**Page excerpt**
In this document, I will attempt to visualize the relationships among the various samples in this
experiment.  In the process, I will examine the samples to (hopefully) ensure that they are
consistent and that there is not a fatal batch effect or other weakness in the data.

To start, I will print some simple metrics of the entire data set, then split it into more tractable
pieces and examine them more thoroughly.

# Raw global metrics

With the above in mind, here are a couple global plots showing the state of the data.

## mi vs tx

When processing the data, I did 1 alignment of the reads from all samples against a database of
miRNAs and then separately against a database of all transcripts.  All the samples of library type
'small' are really only intended to be compared against the miRNA library while those of type
'large' are intended only to search against the transcripts.  This is primarily because of the
different ways the RNA samples were treated at the beginning of the library preparation.  Despite
this, I perform both types of alignments for all samples so that I may now look and see that the
distributions are different.  If everything worked as planned, then the large RNA libraries should
have a very different distribution of reads in the miRNA databases and vice-versa.  If this is not
true, then something might be very wrong.

**Provided records**
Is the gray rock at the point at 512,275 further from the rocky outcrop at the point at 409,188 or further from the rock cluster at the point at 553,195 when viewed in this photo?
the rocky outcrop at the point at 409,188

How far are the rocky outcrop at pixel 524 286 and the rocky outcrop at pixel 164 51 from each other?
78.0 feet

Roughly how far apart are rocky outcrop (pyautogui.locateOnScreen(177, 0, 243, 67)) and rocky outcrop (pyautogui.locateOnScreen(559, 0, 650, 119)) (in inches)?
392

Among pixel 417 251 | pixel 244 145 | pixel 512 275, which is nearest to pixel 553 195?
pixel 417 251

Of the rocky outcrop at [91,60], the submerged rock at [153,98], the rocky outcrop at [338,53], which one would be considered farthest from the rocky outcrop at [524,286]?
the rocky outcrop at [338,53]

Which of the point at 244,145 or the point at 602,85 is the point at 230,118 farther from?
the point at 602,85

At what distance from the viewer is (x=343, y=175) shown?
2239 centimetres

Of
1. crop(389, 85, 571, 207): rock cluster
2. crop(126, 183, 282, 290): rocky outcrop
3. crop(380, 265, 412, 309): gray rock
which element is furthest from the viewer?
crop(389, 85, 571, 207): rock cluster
--
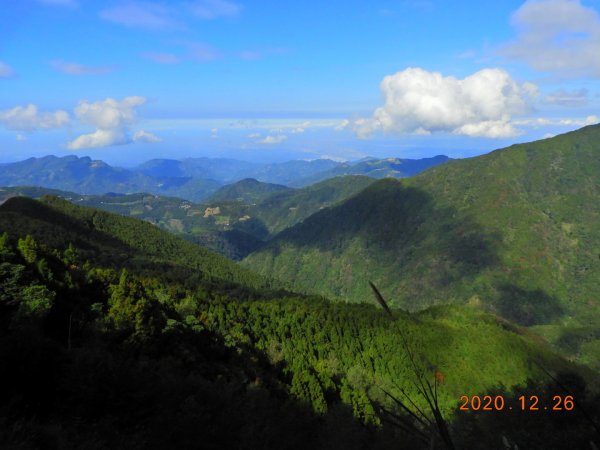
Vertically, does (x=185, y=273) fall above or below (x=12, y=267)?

**Task to complete**
In the page excerpt on sample relationships, what are samples of library type 'small' intended to be compared against? The lines play no part in what is asked here.

**Reply**
They are intended to be compared only against the miRNA library.